▶ **What to do**:
The required answer is each line in the entries below where "Zealand" occurs.

= Beginning of Section =

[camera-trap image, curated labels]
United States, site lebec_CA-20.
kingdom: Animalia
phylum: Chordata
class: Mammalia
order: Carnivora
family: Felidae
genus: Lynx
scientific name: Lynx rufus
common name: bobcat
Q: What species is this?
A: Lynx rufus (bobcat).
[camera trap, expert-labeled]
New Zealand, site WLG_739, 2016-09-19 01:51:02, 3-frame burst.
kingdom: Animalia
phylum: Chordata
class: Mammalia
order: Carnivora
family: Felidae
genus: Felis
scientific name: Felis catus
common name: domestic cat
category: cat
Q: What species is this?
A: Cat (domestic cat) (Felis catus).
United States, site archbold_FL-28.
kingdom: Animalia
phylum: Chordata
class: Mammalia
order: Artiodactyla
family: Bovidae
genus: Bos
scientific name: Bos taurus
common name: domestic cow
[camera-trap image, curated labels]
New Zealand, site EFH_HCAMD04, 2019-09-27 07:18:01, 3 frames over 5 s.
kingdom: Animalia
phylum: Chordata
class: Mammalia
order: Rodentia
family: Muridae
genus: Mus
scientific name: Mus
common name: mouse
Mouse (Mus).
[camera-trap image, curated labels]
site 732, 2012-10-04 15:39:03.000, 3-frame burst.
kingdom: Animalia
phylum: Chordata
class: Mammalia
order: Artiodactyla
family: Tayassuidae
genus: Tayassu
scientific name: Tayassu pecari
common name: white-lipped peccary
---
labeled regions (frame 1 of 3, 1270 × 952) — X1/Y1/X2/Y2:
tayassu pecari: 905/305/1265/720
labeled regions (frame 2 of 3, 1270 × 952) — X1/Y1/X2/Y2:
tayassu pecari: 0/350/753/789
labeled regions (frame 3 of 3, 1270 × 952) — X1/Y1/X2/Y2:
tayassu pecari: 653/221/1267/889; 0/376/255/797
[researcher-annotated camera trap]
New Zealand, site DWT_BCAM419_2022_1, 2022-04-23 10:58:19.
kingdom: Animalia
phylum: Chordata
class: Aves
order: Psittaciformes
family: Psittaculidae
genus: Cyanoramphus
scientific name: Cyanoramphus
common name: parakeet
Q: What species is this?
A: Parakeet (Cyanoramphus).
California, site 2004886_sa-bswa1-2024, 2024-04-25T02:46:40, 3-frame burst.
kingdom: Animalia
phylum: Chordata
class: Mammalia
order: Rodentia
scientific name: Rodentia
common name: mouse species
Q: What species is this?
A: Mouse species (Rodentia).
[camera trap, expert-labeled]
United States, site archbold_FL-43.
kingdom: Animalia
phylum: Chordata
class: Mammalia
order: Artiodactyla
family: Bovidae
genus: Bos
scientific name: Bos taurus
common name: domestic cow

= End of Section =

▶ **Response area**:
New Zealand, site WLG_739, 2016-09-19 01:51:02, 3-frame burst.
New Zealand, site EFH_HCAMD04, 2019-09-27 07:18:01, 3 frames over 5 s.
New Zealand, site DWT_BCAM419_2022_1, 2022-04-23 10:58:19.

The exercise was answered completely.